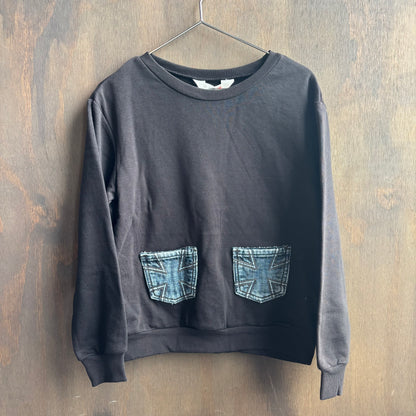 Kids Hand Embellished Sweatshirt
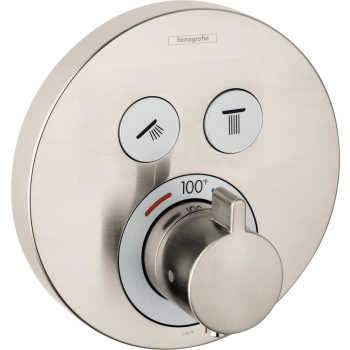 Hansgrohe 15743 Showerselect Thermostatic 2-Function Shower Trim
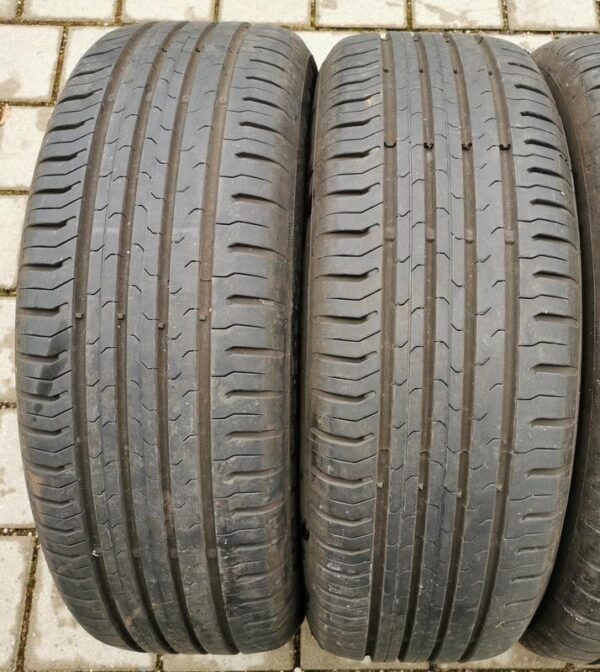 4x 215/60R17 96H CONTINENTAL ECO CONTACT 5 SOMMERREIFEN #10WU – Bild 2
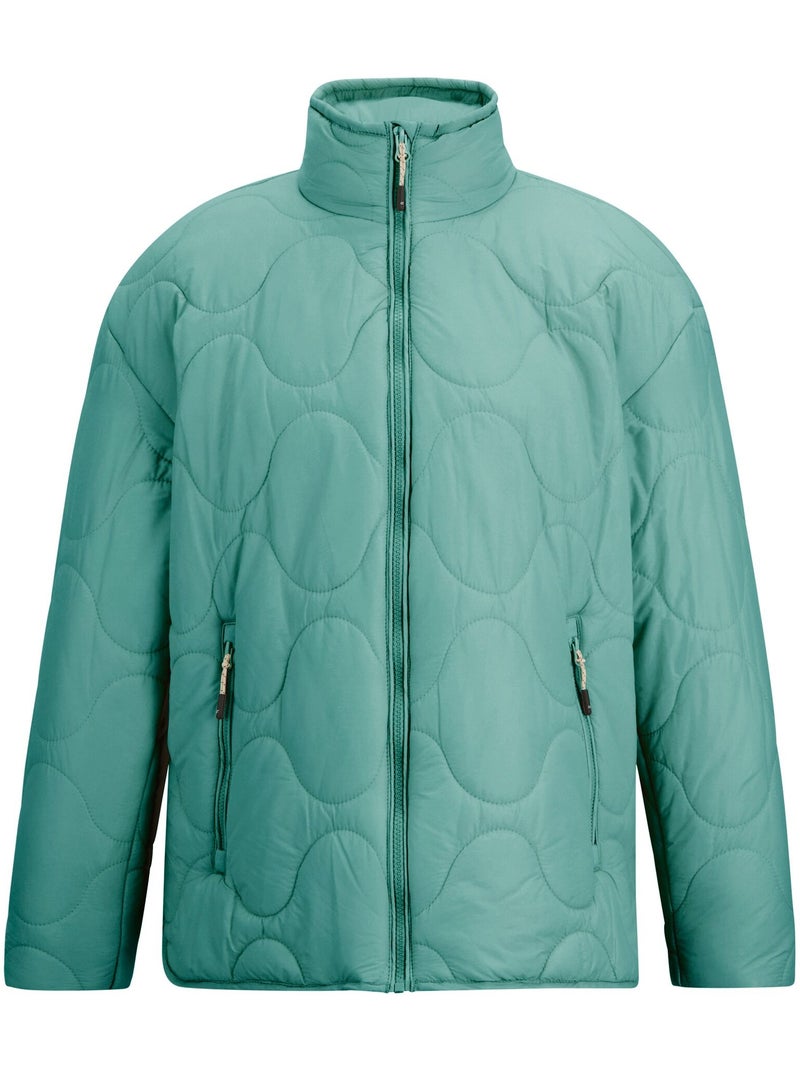 Veste matelassée isolante à col montant carlotte - regatta Turquoise - Kiabi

....

_Task instructions_. The lines from the one containing "Hansgrohe 15743 Showerselect" to the final line of the material, both ends included, should be retyped exactly and alone, with no pictures.

_Your response_.
 Hansgrohe 15743 Showerselect Thermostatic 2-Function Shower Trim
 4x 215/60R17 96H CONTINENTAL ECO CONTACT 5 SOMMERREIFEN #10WU – Bild 2
 Veste matelassée isolante à col montant carlotte - regatta Turquoise - Kiabi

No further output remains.